My mum was not great today, which happens regularly now especially as she enters the final stages of the progression of her illness. It’s upsetting to see her so damaged, and so vulnerable, and I realise that one of the ways I cope with the emotional effect of seeing my mum this way is to eat sugary food. Closely followed by a punishing exercise activity in order to ensure I don’t put on too much wait. I reckon in a normal day I may be eating as much as 3500 calories. It takes a ridiculous amount of work to keep so much sugar from turning into fat, but luckily I enjoy exercise. I love running, I love cycling, I love going to the gym. If it wasn’t for this, I would have been huge a long time ago, but it doesn’t change the fact, I eat for comfort when I am upset or stressed and I have done for a long time.

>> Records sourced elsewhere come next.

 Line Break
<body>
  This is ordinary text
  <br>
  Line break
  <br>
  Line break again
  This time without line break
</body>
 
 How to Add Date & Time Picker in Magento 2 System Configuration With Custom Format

I am damaging my health, and I am not enjoying it any more.
As I am about to leave mum’s care home I find it hard to say goodbye. She tells me that she gets scared at night and she has no idea why she is scared. This feels like a punch in the gut and I glance around the room at all the chocolate, cakes and biscuits and the thought crosses my mind, “fuck it, just pile into the sweets and sack going for a run tonight”. I tried to focus on the run, I have already changed into my running gear, I am 5 minutes from the loch were I go for a run, I tell myself I am only around an hour away from eating dinner with my wife, so I make a break for it, go to the car and drive 5 minutes to Hogganfield loch and go for a run.
I feel like I have learned so much today using the urge log, and in all honesty I never thought I would get anything from it. It’s something I am reticent to use with clients or service users because I think it’s a pain in the arse to complete, but I realise this is all just my stuff. I don’t use this tool because of my ideas about using the tool, and after using it I have nothing but good things to say about it.

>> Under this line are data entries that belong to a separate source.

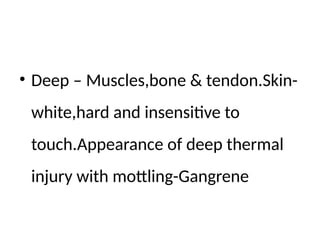 • Deep – Muscles,bone & tendon.Skin-
white,hard and insensitive to
touch.Appearance of deep thermal
injury with mottling-Gangrene
 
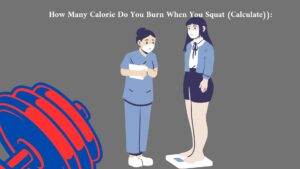 How Many Calorie Do You Burn When You Squat (Calculate)):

How did the urge log help me?
- It acted as a distraction
- It bought me time to think
- It taught me about times when I am more likely to feel the urge to eat
- It taught me that I am way more affected by my mum’s illness than I previously thought, and my method of coping with the effects are not as healthy as I want them to be
- It taught me to drop my predisposed notions about what tools work and what tools don’t (I mean, who am I to judge what doesn’t work for another person? Ego??)

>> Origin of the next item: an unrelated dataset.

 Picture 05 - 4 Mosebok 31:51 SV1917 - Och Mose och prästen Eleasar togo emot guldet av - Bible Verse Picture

- It taught me that by changing my thoughts and understanding them better, I can change my behaviour
- It taught me I can do something I sometimes tell myself that I can’t do (eat shite food)
- It taught me I definitely know less about myself than I think I doWhen I look at some of the thoughts I had throughout the day in relation to food, I can see how these thoughts are linked to unhealthy behaviours and how I can use tools to work on these thoughts; “fuck it, pile into the sweets and sack the run” (DIBS/ABC), and I can draw a line from these thoughts through to my behaviour and moods (five factor model). The surprising and invigorating thing about completing the exercise today is that it can open up more avenues for exploration, and more opportunity for change.